But capacity continues to outstrip demand by some margin
Global crude steel production posted its first drop in more than three years in September, reflecting a global economic slowdown.
The World Steel Association counted 151.5m tonnes of production for the 64 countries that report to it last month, a 0.3% decrease compared with September 2018.
Those trading on steel fortunes now need to wait another month to see whether this is a blip or truly the start of a wider downturn.
So far, 2019 has been a strong year for global steel with production at 1.391bn tonnes in the first nine months of the year, up by 3.9% compared with the same period in 2018. Asia has accounted for the lion’s share in 2019, producing 1.000bn tonnes of crude steel, an increase of 6.3% over the first nine months of 2018. The European Union produced 122.5m tonnes of crude steel in the first nine months of 2019, down 2.8% compared with the same period of 2018 and North America’s crude steel production was 90.6m tonnes, an increase of 0.3% compared with the same period of 2018.
Tensions running high
The figures come at a time of political tension in the steel world. An international forum aimed at reducing excess production may have had its day after China called last week for the Global Forum on Steel Excess Capacity to be dissolved.
The Forum was a non-binding initiative launched by the G20 and other industrialised countries to control the world’s steel output.
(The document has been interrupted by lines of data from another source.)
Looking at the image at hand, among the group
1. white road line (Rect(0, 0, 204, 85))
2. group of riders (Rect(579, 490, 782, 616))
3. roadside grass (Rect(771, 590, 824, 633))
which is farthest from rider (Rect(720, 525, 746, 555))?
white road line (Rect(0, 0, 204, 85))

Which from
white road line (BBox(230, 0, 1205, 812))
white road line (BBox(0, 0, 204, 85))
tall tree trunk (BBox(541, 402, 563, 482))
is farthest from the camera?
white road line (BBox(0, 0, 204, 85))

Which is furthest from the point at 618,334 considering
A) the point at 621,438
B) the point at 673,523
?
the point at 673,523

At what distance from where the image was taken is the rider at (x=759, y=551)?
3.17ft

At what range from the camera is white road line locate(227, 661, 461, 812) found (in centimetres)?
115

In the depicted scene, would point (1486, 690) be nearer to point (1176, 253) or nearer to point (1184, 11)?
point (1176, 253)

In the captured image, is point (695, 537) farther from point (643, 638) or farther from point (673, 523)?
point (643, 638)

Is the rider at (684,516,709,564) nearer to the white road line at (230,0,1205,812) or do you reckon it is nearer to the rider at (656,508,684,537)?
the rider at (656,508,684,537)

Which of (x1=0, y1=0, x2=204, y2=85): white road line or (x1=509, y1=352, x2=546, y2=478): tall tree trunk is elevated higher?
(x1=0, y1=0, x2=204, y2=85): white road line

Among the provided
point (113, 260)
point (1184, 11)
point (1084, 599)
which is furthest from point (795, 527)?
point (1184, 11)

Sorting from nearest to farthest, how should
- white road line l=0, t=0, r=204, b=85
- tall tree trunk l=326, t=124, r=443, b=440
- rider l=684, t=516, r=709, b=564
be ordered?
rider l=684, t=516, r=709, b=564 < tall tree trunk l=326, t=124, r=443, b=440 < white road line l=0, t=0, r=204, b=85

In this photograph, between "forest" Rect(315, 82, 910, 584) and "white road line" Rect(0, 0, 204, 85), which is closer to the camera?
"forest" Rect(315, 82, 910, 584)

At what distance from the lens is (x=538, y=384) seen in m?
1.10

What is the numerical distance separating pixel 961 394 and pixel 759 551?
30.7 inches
With China accounting for production of 82.8m tonnes of steel in September 2019 – an increase of 2.2% compared with September 2018, according to World Steel Association figures – the real target of the Forum was clear: reduce China’s output. For comparison, India produced 9.0m tonnes of crude steel in September 2019, while Japan produced 8.0m tonnes.
Members of the Forum have openly complained that China has not adhered with reduction targets, despite promising to reduce capacity. China claims otherwise.
Its Ministry of Commerce said in a statement that it had made “the greatest and most outstanding” contribution to global efforts to reduce excessive steel capacity as it was the only country that had imposed a mandatory target upon itself.
“China has slashed total steel production capacity by more than 150m tonnes since 2016, or 114% of the global steel capacity cut,” the Ministry said. “China has redeployed 280,000 steel workers, which is more than the combined deployed number of steel workers in the US, the EU and Japan.” It also laid the global excess steel capacity issue at the door of all producers, stating that the excess was caused by a demand slump following the financial crisis of 2008 and therefore a combined effort to address it is needed by all countries, not just China.
It also pointed to World Trade Organisation rules, stating that its steel industrial policies were in line those and therefore “did not distort the market to cause excessive capacity”.
“While China’s steel capacity and output accounted for half of the world’s total, China’s domestic steel consumption accounted for nearly half of the world’s total as well – 93% of China’s steel output is used at home with only 7% being exported, and China is not disrupting global markets,” the Ministry said.
While China “regretted that the ministerial meeting failed to reach consensus”, the failure to come to agreement was “sufficient basis and reasons” to dissolve the Forum, said the Ministry.
The US had already questioned the usefulness of the Forum back in September 2018, saying that what they have seen to date “leaves us questioning whether the Forum is capable of delivering on these objectives”. In a pointed salvo at China, it continued: “We do not see an equal commitment to the process from all Forum members. More importantly, we have yet to see any concrete progress toward true market-based reform in the economies that have contributed most to the crisis of excess capacity in the steel sector.”
It is worth noting that in just over three years since its establishment the Forum has had a positive impact. The gap between global steelmaking capacity and demand fell from 700m tonnes in 2015 to 400m tonnes in 2018, largely down to China’s efforts in reducing capacity, coupled with rising demand.
China has a programme in place to shutter outdated, more polluting steel capacity. But there are claims that plants that have been closed for many years have not been pulled down so that they offset construction of newer and more efficient steel plants.
In September-October 2019, China approved eight steel capacity replacement projects, adding 17.18m tonnes per year of pig iron and 13.56m tonnes per year of crude steel capacity over the next three to four years. And then there is concern that actual output from new facilities is greater than stated, sometimes as much as 20% more.
There’s also not a great deal of incentive for China to reduce its production.
Official data from the Ministry of Industry and Information Technology reports business revenue growth from the country’s iron and steel industry of 8.9% year-on-year in the first eight months of the year. Business revenue reached 5.58tr yuan ($788.7bn) in that period, according to a statement from that Ministry.
However, there are still workings behind the scenes to get China back on side, if not from the US then at least from Japan. Japan’s Ministry of Economy, Trade and Industry has said that it will push for high level talks with China about the excess steel capacity.
While China will leave the Forum in December, Japan is looking to broker high-level bilateral trade talks to keep the conversation on excess steel capacity open with the world’s largest producing nation.
With its steel producing dominance undisputed, the remaining Forum members will have a hard time addressing global steel excesses without China.